SAS Rogue Heroes: wartime daredevilry somehow made tedious

Focusing on the camaraderie and rivalries between the founding members of the SAS during World War II, Steven Knight’s latest series goes long on post-Tarantino clichés and short on interesting character development.

Jack O'Connell as Paddy Mayne in SAS Rogue Heroes (2022)

There is something bedraggled about SAS Rogue Heroes, a series about the lads who founded the Special Air Service division during the Second World War, and whose title is distractingly reminiscent of Channel 4’s similarly unreconstructed reality TV series SAS: Who Dares Wins (2015-). Here, as there, a chilling larkiness obtains, an unexamined aren’t-we-having-fun machismo.

The show focuses on the camaraderie and rivalries between the founder members of the squadron as they set up the regiment and, in their own unruly fashion, go after Axis air forces stationed in North Africa. At the outset, David Stirling (Connor Swindells), an insane posho and their de facto leader, recruits the pragmatic and steady Jock Lewes (Alfie Allen) and the mercurial Paddy Mayne (Jack O’Connell) before assembling a motley crew of good old boys, unfailingly presented to viewers in pixelated freeze-frame.
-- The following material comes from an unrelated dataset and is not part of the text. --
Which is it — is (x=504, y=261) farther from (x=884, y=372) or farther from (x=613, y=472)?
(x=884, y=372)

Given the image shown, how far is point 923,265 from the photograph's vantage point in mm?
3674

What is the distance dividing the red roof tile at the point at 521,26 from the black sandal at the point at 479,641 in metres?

That increasingly hoary device, lifted from the school of Tarantino and intended to render the swagger of these characters ‘iconic’, is one of several stylistic affectations that start to grate as the programme goes on. Another is the flippancy of the dialogue, relying on a surfeit of juvenile swearing and quipping, together with a pert edit telegraphing the cheery insouciance of proceedings against (paradoxically!) the backdrop of war. The wit on display here is hardly Catch-22.
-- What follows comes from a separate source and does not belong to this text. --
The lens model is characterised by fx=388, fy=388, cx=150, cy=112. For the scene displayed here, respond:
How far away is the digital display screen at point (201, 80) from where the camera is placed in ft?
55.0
Another irksome element of style is the programme’s overuse of ironic music cues, particularly in its embrace of ahistorical hard rock to soundtrack a series of increasingly wearying look-at-them-go jeep excursions in the (admittedly striking in widescreen) desert. One such stretch features ‘Out in the Middle East’ by George Formby, followed by ‘Slow Ride’ by Foghat, ‘I Fought the Law’ by the Clash, and, finally, ‘Wheels of Steel’ by Saxon capping off twelve minutes with barely any respite. It starts to feel desperate, showing up a lack of meat in a narrative stretched thinly over six episodes.

The show’s focus on madcap daredevilry (which is not even always pulled off with aplomb; for an expensive programme, several nighttime action set-pieces are criminally underlit) comes at the expense of the human. Swindells, with cut-glass RP and a faint air of Trevor Howard, is charismatic as Stirling, but the character has little depth. Jack O’Connell, by far the best actor of the bunch, is soulful as Mayne, and his ambiguous friendship with fellow soldier Eoin McGonigal is finely performed, but the show gives him precious little downtime. The occasional bit of roustabout charm, and largely top-notch production values, can’t save SAS Rogue Heroes from falling flat.

► SAS Rogue Heroes is available to view on BBC iPlayer now.